Prominente Sportler haben Durst, sagen sich Werbestrategen in der Dämmerung der Fußball-Weltmeisterschaft. Drum hofft die deutschen Brauerei- und Getränkeindustrie auch auf den Durst der Fans, denn die sollen der darbenden Branche in diesem Sommer zu besseren Umsätzen verhelfen. Schließlich soll das Bier nur so laufen. Zu dumm nur, dass sich der Werbegag wider Willen zu einem Massentrend entwickelt hat.

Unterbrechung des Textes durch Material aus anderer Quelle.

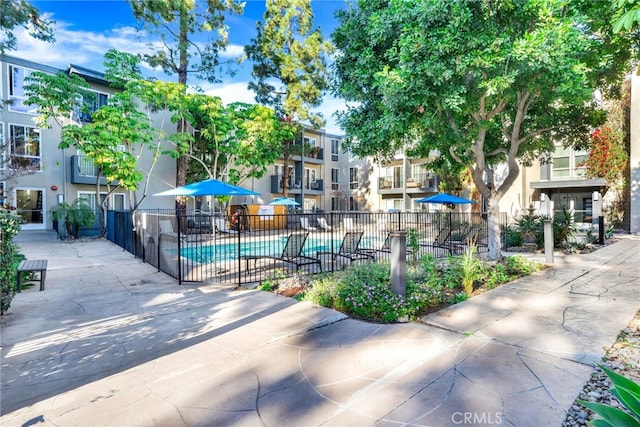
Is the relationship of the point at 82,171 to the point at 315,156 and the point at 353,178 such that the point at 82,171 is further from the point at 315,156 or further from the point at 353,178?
the point at 353,178

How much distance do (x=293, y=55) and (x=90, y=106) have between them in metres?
13.0

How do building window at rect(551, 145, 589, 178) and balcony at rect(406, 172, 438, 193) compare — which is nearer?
building window at rect(551, 145, 589, 178)

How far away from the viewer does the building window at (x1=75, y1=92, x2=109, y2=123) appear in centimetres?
1750

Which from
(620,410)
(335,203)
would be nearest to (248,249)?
(620,410)

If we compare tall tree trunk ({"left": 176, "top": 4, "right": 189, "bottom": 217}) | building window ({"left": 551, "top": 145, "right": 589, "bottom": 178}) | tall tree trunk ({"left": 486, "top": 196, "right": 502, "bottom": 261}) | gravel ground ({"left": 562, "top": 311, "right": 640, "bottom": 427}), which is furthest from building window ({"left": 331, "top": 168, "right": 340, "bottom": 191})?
gravel ground ({"left": 562, "top": 311, "right": 640, "bottom": 427})

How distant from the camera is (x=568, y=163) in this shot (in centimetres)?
2278

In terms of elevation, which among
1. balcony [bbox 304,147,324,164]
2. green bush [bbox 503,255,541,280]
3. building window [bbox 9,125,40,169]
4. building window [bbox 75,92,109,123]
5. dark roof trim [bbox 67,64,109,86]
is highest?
dark roof trim [bbox 67,64,109,86]

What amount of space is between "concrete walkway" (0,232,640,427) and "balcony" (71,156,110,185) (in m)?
16.7

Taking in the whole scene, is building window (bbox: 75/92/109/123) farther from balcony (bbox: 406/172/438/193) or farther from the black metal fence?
balcony (bbox: 406/172/438/193)

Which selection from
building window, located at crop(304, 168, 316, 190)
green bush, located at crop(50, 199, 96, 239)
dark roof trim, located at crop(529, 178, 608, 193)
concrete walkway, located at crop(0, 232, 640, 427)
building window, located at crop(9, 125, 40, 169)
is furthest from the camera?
building window, located at crop(304, 168, 316, 190)

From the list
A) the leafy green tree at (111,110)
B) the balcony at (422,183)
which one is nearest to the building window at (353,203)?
the balcony at (422,183)

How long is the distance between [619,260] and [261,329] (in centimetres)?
1111

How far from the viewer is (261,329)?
4.69m

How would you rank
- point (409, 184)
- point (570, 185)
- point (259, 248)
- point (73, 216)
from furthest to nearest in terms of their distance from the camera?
1. point (409, 184)
2. point (570, 185)
3. point (73, 216)
4. point (259, 248)
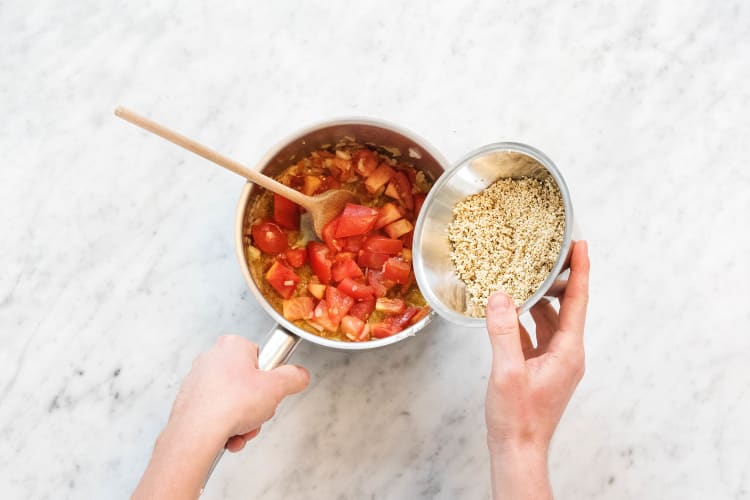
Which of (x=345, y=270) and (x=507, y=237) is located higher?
(x=507, y=237)

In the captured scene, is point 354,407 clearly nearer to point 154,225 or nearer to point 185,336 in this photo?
point 185,336

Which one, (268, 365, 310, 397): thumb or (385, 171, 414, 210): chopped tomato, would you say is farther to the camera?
(385, 171, 414, 210): chopped tomato

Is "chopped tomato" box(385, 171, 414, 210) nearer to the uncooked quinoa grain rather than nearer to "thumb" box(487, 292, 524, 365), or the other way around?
the uncooked quinoa grain

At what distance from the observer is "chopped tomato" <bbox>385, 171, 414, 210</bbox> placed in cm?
132

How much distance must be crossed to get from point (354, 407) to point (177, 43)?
32.2 inches

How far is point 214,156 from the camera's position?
3.66 ft

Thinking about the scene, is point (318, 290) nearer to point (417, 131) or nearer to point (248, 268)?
point (248, 268)

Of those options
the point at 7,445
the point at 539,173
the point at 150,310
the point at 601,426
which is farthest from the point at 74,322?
the point at 601,426

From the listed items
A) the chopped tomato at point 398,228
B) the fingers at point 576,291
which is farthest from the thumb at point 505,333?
the chopped tomato at point 398,228

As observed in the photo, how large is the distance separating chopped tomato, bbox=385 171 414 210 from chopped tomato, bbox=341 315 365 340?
0.24m

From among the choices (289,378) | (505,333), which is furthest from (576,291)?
(289,378)

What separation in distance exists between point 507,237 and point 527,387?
0.27m

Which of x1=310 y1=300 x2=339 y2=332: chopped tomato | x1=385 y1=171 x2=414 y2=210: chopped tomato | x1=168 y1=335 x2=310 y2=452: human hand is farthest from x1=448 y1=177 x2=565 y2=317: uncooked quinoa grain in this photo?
x1=168 y1=335 x2=310 y2=452: human hand

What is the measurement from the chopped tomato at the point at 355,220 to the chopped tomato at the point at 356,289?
89 millimetres
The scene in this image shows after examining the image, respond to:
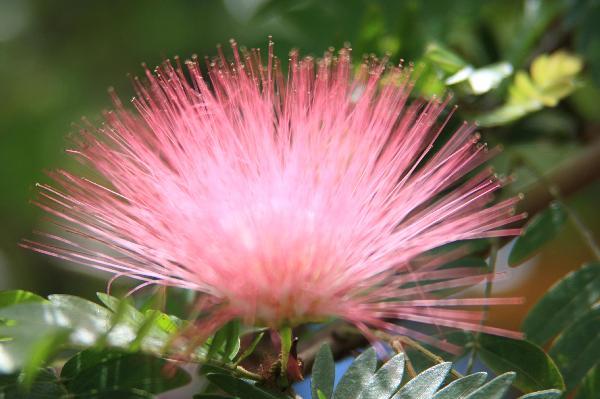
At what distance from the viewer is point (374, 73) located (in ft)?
5.54

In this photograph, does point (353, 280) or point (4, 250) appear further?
point (4, 250)

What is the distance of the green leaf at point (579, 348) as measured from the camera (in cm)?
177

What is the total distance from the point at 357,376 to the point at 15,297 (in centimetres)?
59

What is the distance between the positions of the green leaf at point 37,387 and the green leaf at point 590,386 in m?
0.97

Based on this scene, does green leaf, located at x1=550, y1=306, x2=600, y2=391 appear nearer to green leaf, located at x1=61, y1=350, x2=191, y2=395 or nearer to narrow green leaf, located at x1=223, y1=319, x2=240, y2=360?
narrow green leaf, located at x1=223, y1=319, x2=240, y2=360

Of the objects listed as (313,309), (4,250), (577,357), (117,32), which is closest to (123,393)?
(313,309)

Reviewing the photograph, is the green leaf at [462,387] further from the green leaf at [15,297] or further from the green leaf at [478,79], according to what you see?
the green leaf at [478,79]

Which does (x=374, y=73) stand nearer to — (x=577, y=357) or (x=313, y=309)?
(x=313, y=309)

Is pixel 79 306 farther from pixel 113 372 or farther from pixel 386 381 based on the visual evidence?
pixel 386 381

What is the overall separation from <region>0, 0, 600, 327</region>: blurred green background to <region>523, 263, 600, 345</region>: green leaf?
525 mm

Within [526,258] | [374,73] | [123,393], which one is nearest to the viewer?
[123,393]

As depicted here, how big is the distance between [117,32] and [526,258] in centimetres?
287

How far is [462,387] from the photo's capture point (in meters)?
1.44

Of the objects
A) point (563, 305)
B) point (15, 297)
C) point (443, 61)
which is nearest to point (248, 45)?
point (443, 61)
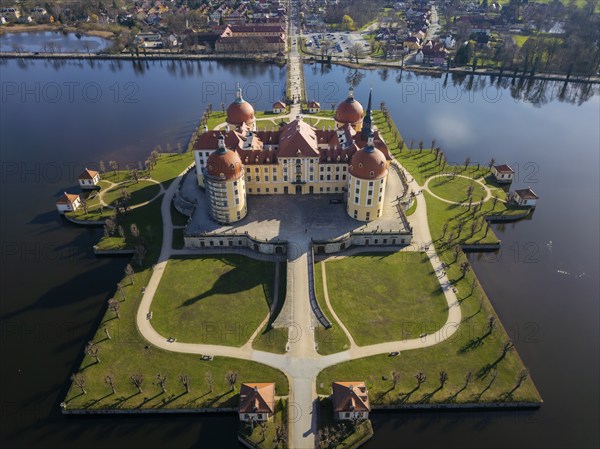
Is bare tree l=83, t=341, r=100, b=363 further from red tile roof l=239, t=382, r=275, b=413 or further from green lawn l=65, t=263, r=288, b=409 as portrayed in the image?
red tile roof l=239, t=382, r=275, b=413

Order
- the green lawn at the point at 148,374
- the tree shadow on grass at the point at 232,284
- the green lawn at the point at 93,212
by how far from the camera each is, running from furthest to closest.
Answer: the green lawn at the point at 93,212, the tree shadow on grass at the point at 232,284, the green lawn at the point at 148,374

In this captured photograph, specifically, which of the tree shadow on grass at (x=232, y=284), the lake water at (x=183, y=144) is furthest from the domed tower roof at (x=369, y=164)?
the tree shadow on grass at (x=232, y=284)

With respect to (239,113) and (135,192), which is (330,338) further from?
(135,192)

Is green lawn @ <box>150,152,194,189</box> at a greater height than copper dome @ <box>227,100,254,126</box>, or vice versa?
copper dome @ <box>227,100,254,126</box>

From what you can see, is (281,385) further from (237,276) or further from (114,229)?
(114,229)

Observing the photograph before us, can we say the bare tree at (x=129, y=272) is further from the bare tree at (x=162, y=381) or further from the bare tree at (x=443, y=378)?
the bare tree at (x=443, y=378)

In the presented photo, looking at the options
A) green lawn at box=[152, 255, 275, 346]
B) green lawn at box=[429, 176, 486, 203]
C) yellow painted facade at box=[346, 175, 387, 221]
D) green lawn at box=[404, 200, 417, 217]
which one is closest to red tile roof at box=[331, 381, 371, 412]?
green lawn at box=[152, 255, 275, 346]
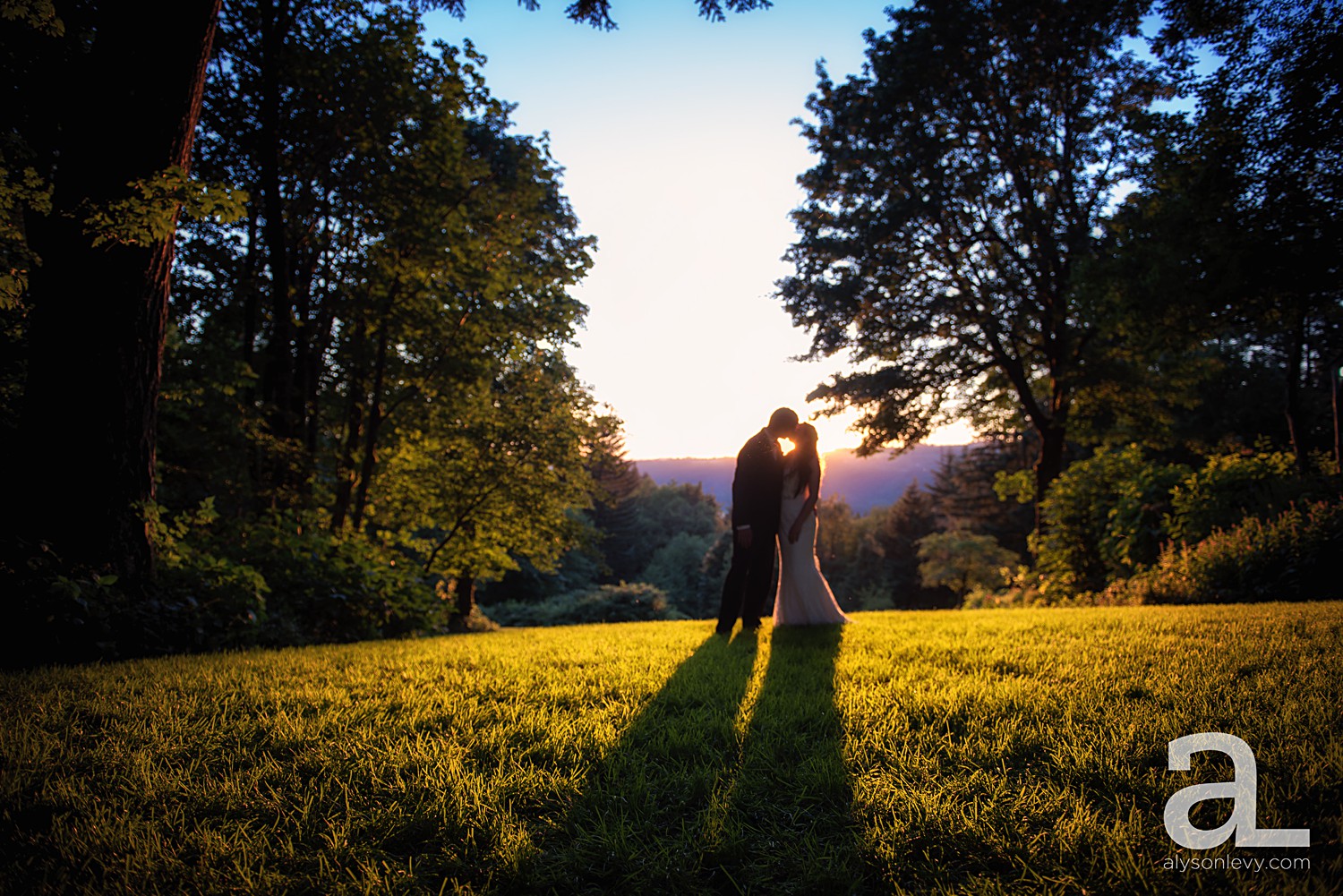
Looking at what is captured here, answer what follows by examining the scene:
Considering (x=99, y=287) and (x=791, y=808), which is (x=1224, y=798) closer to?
(x=791, y=808)

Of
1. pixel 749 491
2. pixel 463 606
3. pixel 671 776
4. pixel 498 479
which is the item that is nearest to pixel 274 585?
pixel 749 491

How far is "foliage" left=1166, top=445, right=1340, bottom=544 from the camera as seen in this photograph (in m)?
9.07

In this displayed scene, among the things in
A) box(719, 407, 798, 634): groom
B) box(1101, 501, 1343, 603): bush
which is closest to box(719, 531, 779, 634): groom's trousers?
box(719, 407, 798, 634): groom

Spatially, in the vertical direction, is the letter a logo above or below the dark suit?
below

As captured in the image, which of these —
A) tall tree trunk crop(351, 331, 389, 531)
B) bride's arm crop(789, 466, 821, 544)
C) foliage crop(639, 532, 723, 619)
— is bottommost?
foliage crop(639, 532, 723, 619)

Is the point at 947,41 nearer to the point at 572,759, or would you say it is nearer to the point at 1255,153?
the point at 1255,153

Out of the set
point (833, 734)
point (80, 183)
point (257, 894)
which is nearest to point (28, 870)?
point (257, 894)

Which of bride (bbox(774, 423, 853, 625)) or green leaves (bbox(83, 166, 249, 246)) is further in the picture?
bride (bbox(774, 423, 853, 625))

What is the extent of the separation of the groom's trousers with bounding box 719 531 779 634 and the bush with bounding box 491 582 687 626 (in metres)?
18.6

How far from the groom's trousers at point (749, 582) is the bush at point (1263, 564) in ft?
22.5

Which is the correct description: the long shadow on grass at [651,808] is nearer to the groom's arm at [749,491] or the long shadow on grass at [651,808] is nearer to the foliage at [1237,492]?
the groom's arm at [749,491]

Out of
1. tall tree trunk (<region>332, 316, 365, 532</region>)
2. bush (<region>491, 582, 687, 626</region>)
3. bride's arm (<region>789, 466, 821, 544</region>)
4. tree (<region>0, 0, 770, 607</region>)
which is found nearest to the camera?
tree (<region>0, 0, 770, 607</region>)

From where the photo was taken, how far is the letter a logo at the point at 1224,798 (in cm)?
175

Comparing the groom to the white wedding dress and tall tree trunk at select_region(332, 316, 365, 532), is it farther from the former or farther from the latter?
tall tree trunk at select_region(332, 316, 365, 532)
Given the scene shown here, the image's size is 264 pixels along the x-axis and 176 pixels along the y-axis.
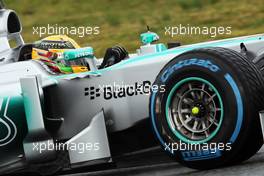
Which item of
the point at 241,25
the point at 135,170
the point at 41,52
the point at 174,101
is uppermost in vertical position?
the point at 241,25

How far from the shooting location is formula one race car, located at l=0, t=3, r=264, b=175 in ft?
16.2

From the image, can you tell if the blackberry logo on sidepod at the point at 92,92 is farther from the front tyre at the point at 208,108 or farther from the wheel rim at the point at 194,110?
the wheel rim at the point at 194,110

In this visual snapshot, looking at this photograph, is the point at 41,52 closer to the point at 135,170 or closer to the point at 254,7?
the point at 135,170

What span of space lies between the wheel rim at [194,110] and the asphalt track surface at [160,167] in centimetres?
28

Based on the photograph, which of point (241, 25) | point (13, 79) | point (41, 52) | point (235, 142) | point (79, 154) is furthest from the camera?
point (241, 25)

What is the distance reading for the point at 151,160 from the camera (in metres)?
5.88

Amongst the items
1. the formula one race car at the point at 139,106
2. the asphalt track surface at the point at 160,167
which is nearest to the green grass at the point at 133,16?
the asphalt track surface at the point at 160,167

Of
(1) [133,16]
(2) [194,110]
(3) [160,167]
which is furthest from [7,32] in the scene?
(1) [133,16]

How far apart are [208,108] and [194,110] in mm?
97

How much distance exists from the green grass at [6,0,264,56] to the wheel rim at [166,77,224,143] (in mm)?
8840

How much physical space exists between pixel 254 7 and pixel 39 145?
10958mm

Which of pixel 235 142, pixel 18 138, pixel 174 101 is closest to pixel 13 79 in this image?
pixel 18 138

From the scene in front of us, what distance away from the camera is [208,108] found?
16.6 ft

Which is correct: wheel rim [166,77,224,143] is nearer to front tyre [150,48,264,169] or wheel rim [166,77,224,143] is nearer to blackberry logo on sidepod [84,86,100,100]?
front tyre [150,48,264,169]
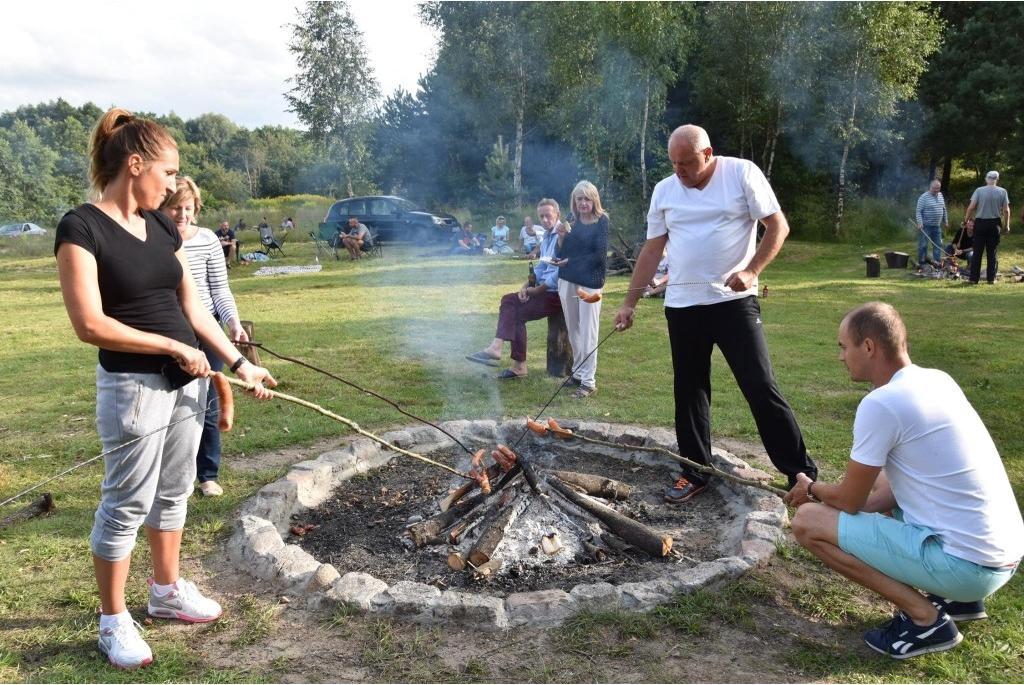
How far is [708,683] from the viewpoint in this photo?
2.40 m

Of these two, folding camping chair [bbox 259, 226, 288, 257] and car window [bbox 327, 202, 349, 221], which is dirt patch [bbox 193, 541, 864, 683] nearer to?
car window [bbox 327, 202, 349, 221]

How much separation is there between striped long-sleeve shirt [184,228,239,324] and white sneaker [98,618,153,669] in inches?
71.5

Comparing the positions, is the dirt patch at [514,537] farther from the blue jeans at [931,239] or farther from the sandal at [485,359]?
the blue jeans at [931,239]

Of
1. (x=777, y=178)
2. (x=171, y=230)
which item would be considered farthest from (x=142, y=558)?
(x=777, y=178)

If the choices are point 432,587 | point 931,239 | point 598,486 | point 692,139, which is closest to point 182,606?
point 432,587

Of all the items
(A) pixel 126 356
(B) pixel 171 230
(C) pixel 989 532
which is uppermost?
(B) pixel 171 230

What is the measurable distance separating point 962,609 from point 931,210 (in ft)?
43.7

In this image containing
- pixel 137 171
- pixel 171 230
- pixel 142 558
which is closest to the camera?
pixel 137 171

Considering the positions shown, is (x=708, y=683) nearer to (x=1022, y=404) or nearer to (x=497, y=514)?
(x=497, y=514)

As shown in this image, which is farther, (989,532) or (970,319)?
(970,319)

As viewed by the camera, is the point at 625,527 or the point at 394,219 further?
the point at 394,219

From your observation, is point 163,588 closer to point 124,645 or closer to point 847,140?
point 124,645

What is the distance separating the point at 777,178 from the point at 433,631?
23566mm

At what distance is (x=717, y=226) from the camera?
3.66 metres
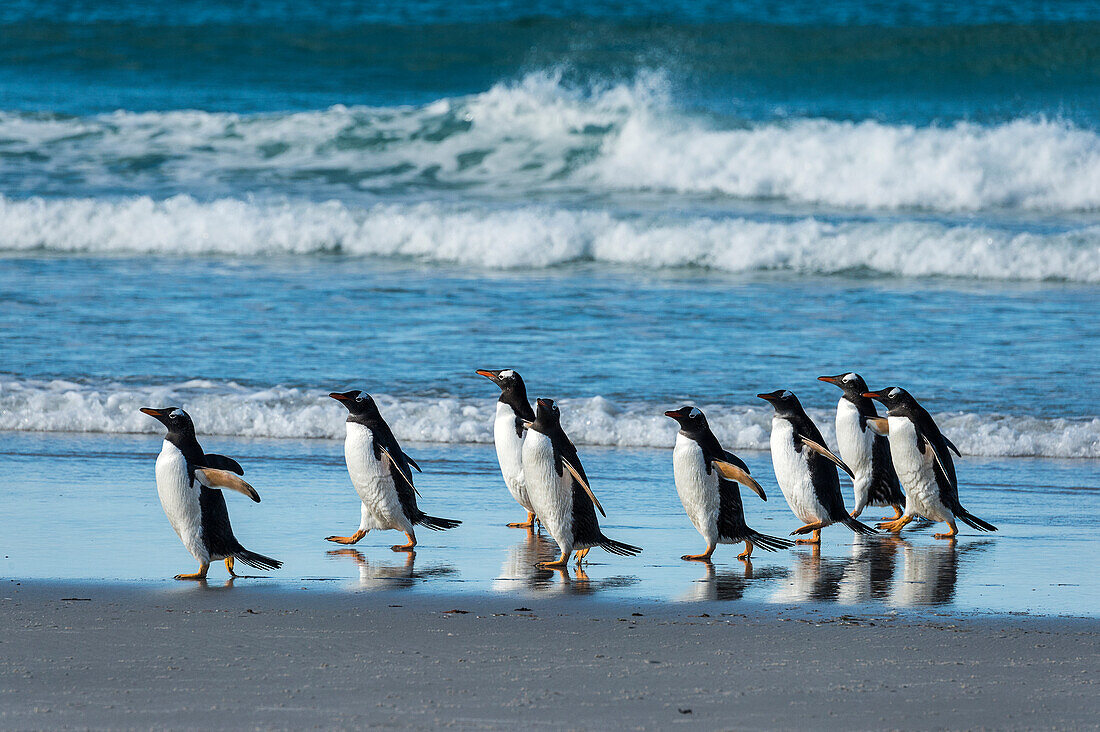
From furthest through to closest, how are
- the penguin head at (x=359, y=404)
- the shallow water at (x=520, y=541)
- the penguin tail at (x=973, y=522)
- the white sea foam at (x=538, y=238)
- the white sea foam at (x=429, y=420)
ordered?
1. the white sea foam at (x=538, y=238)
2. the white sea foam at (x=429, y=420)
3. the penguin tail at (x=973, y=522)
4. the penguin head at (x=359, y=404)
5. the shallow water at (x=520, y=541)

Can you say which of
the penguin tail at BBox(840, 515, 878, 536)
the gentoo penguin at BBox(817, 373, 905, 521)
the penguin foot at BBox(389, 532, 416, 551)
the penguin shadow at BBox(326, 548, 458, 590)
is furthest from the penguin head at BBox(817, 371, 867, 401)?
the penguin shadow at BBox(326, 548, 458, 590)

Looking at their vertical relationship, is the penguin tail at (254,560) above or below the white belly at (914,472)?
below

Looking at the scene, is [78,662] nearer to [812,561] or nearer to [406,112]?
[812,561]

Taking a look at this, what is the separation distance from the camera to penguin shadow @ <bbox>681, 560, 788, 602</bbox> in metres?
4.46

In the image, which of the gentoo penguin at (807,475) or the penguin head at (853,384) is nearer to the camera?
the gentoo penguin at (807,475)

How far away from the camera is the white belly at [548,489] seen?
4945 mm

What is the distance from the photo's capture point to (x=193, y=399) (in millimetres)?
7898

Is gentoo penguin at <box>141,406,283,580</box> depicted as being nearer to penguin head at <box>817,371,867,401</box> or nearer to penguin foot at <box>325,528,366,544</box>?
penguin foot at <box>325,528,366,544</box>

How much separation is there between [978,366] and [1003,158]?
7854 millimetres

Zur Zeit kann sich der Fernsehzuschauer vor bekannten Fußballer-Gesichtern kaum noch retten, wenn er abends durch die Werbeblöcke schaltet. Nationalspieler Michael Ballack dribbelt für Pepsi über den Rasen, und Bayer-Leverkusen-Torwart Hans-Jörg Butt kickt zusammen mit Toni Schumacher für Volvic Papierbälle. Auch aus dem Sport-Moderatoren-Lager bedient sich die Getränkeindustrie: Krombacher wirbt mit Günther Jauch für einen guten Zweck, und das Coca-Cola-Wasser Bonaqua hat Johannes B. Kerner verpflichtet.

Promis in Horden können allerdings schnell für Überdruss beim heiß umkämpften Sportfan sorgen: "Wenn nur ein Markenartikler mit einem bekannten Gesicht wirbt, verschafft das einen Wettbewerbsvorteil", meint Bernd Michael, Chef der zweitgrößten deutschen Werbegruppe Grey Global Group. "Wenn es alle machen, zeugt das von Einfallslosigkeit", so der Werbefachmann. "Die Glaubwürdigkeit der Prominenten leidet", warnt Jürgen Blomenkamp, Chef von Mediacom Europe, einer der größten Media-Agenturen. Ganz zu schweigen von den Preisen für prominente Werbeträger, die die Getränkeriesen gegenseitig in die Höhe treiben und streng geheim halten. Na dann Prost.